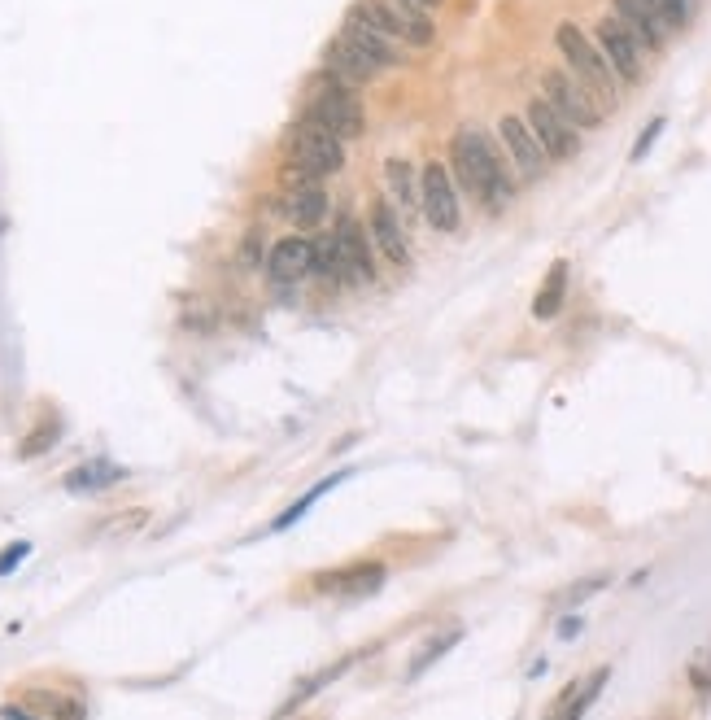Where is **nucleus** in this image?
Listing matches in <instances>:
<instances>
[{
	"instance_id": "nucleus-19",
	"label": "nucleus",
	"mask_w": 711,
	"mask_h": 720,
	"mask_svg": "<svg viewBox=\"0 0 711 720\" xmlns=\"http://www.w3.org/2000/svg\"><path fill=\"white\" fill-rule=\"evenodd\" d=\"M354 664H358V655H345V659H336V664H328V668H319V672H315V677H306V681H301V686H297V690H293V694H288V699L280 703V712H275V720H284V716H293V712H297V707H301V703H310V699H315V694H319L323 686H332V681H336V677H341V672H349V668H354Z\"/></svg>"
},
{
	"instance_id": "nucleus-25",
	"label": "nucleus",
	"mask_w": 711,
	"mask_h": 720,
	"mask_svg": "<svg viewBox=\"0 0 711 720\" xmlns=\"http://www.w3.org/2000/svg\"><path fill=\"white\" fill-rule=\"evenodd\" d=\"M607 677H611V668H598L594 677H589V686H585L581 694H576V699H572L568 707H563V716H559V720H585V712L594 707V699L602 694V686H607Z\"/></svg>"
},
{
	"instance_id": "nucleus-13",
	"label": "nucleus",
	"mask_w": 711,
	"mask_h": 720,
	"mask_svg": "<svg viewBox=\"0 0 711 720\" xmlns=\"http://www.w3.org/2000/svg\"><path fill=\"white\" fill-rule=\"evenodd\" d=\"M310 262H315V240L306 236H284L271 245L267 262H262V271H267L271 284H297L301 275H310Z\"/></svg>"
},
{
	"instance_id": "nucleus-23",
	"label": "nucleus",
	"mask_w": 711,
	"mask_h": 720,
	"mask_svg": "<svg viewBox=\"0 0 711 720\" xmlns=\"http://www.w3.org/2000/svg\"><path fill=\"white\" fill-rule=\"evenodd\" d=\"M345 476H349V467H341V472H336V476H328V480H319V485H315V489H310V494H301V498L293 502V507H288V511H280V515H275V524H271V533H284V528H293V524L301 520V515H306L310 507H315V502H319L323 494H328V489H336V485H341V480H345Z\"/></svg>"
},
{
	"instance_id": "nucleus-28",
	"label": "nucleus",
	"mask_w": 711,
	"mask_h": 720,
	"mask_svg": "<svg viewBox=\"0 0 711 720\" xmlns=\"http://www.w3.org/2000/svg\"><path fill=\"white\" fill-rule=\"evenodd\" d=\"M57 441V424H44V428H35V437L31 441H22V459H35V454H44L48 446Z\"/></svg>"
},
{
	"instance_id": "nucleus-21",
	"label": "nucleus",
	"mask_w": 711,
	"mask_h": 720,
	"mask_svg": "<svg viewBox=\"0 0 711 720\" xmlns=\"http://www.w3.org/2000/svg\"><path fill=\"white\" fill-rule=\"evenodd\" d=\"M459 638H463V629H450V633H432V638H428V642L415 651V659H411V664H406V681H419V677H424V672H428L432 664H437L441 655H450L454 646H459Z\"/></svg>"
},
{
	"instance_id": "nucleus-8",
	"label": "nucleus",
	"mask_w": 711,
	"mask_h": 720,
	"mask_svg": "<svg viewBox=\"0 0 711 720\" xmlns=\"http://www.w3.org/2000/svg\"><path fill=\"white\" fill-rule=\"evenodd\" d=\"M498 140H502V153H506V162L515 166V175L520 179H541L546 175V149L537 144L533 136V127L524 123V114H502L498 118Z\"/></svg>"
},
{
	"instance_id": "nucleus-22",
	"label": "nucleus",
	"mask_w": 711,
	"mask_h": 720,
	"mask_svg": "<svg viewBox=\"0 0 711 720\" xmlns=\"http://www.w3.org/2000/svg\"><path fill=\"white\" fill-rule=\"evenodd\" d=\"M563 293H568V262H554L546 284H541L537 302H533V319H554L563 306Z\"/></svg>"
},
{
	"instance_id": "nucleus-30",
	"label": "nucleus",
	"mask_w": 711,
	"mask_h": 720,
	"mask_svg": "<svg viewBox=\"0 0 711 720\" xmlns=\"http://www.w3.org/2000/svg\"><path fill=\"white\" fill-rule=\"evenodd\" d=\"M659 131H664V118H650V127L637 136V144H633V162H642L646 153H650V144L659 140Z\"/></svg>"
},
{
	"instance_id": "nucleus-27",
	"label": "nucleus",
	"mask_w": 711,
	"mask_h": 720,
	"mask_svg": "<svg viewBox=\"0 0 711 720\" xmlns=\"http://www.w3.org/2000/svg\"><path fill=\"white\" fill-rule=\"evenodd\" d=\"M607 581H611V576H607V572H602V576H585V581H576V585H568V594H563V598H559V603H563V607H581V603H585V598H594L598 590H607Z\"/></svg>"
},
{
	"instance_id": "nucleus-16",
	"label": "nucleus",
	"mask_w": 711,
	"mask_h": 720,
	"mask_svg": "<svg viewBox=\"0 0 711 720\" xmlns=\"http://www.w3.org/2000/svg\"><path fill=\"white\" fill-rule=\"evenodd\" d=\"M341 40L354 48L358 57H367L371 62V70H389V66H397L402 62V53L393 48V40L389 35H380V31H371V27H363V22H354V18H345V27H341Z\"/></svg>"
},
{
	"instance_id": "nucleus-26",
	"label": "nucleus",
	"mask_w": 711,
	"mask_h": 720,
	"mask_svg": "<svg viewBox=\"0 0 711 720\" xmlns=\"http://www.w3.org/2000/svg\"><path fill=\"white\" fill-rule=\"evenodd\" d=\"M650 5L659 9V18L668 22V31H685L694 22V9L698 0H650Z\"/></svg>"
},
{
	"instance_id": "nucleus-15",
	"label": "nucleus",
	"mask_w": 711,
	"mask_h": 720,
	"mask_svg": "<svg viewBox=\"0 0 711 720\" xmlns=\"http://www.w3.org/2000/svg\"><path fill=\"white\" fill-rule=\"evenodd\" d=\"M384 188H389V201H397L402 219H411L415 210H424V188H419V171H415L411 158L384 162Z\"/></svg>"
},
{
	"instance_id": "nucleus-12",
	"label": "nucleus",
	"mask_w": 711,
	"mask_h": 720,
	"mask_svg": "<svg viewBox=\"0 0 711 720\" xmlns=\"http://www.w3.org/2000/svg\"><path fill=\"white\" fill-rule=\"evenodd\" d=\"M384 563H354V568H332L315 576V590L319 594H336L345 603H358V598H371L384 585Z\"/></svg>"
},
{
	"instance_id": "nucleus-31",
	"label": "nucleus",
	"mask_w": 711,
	"mask_h": 720,
	"mask_svg": "<svg viewBox=\"0 0 711 720\" xmlns=\"http://www.w3.org/2000/svg\"><path fill=\"white\" fill-rule=\"evenodd\" d=\"M53 712H57V720H88L83 716V703H75V699H53Z\"/></svg>"
},
{
	"instance_id": "nucleus-34",
	"label": "nucleus",
	"mask_w": 711,
	"mask_h": 720,
	"mask_svg": "<svg viewBox=\"0 0 711 720\" xmlns=\"http://www.w3.org/2000/svg\"><path fill=\"white\" fill-rule=\"evenodd\" d=\"M690 681H694V690L707 699V690H711V672H707V668H694V672H690Z\"/></svg>"
},
{
	"instance_id": "nucleus-1",
	"label": "nucleus",
	"mask_w": 711,
	"mask_h": 720,
	"mask_svg": "<svg viewBox=\"0 0 711 720\" xmlns=\"http://www.w3.org/2000/svg\"><path fill=\"white\" fill-rule=\"evenodd\" d=\"M450 158H454V179L467 197H476L489 214H502L515 197V166L506 162V153L493 144L485 131L459 127L450 140Z\"/></svg>"
},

________________________

§ **WORK TO DO**: Extract every line of the material that contains the string "instances".

§ **RESULT OF THE EXERCISE**:
Listing matches in <instances>:
<instances>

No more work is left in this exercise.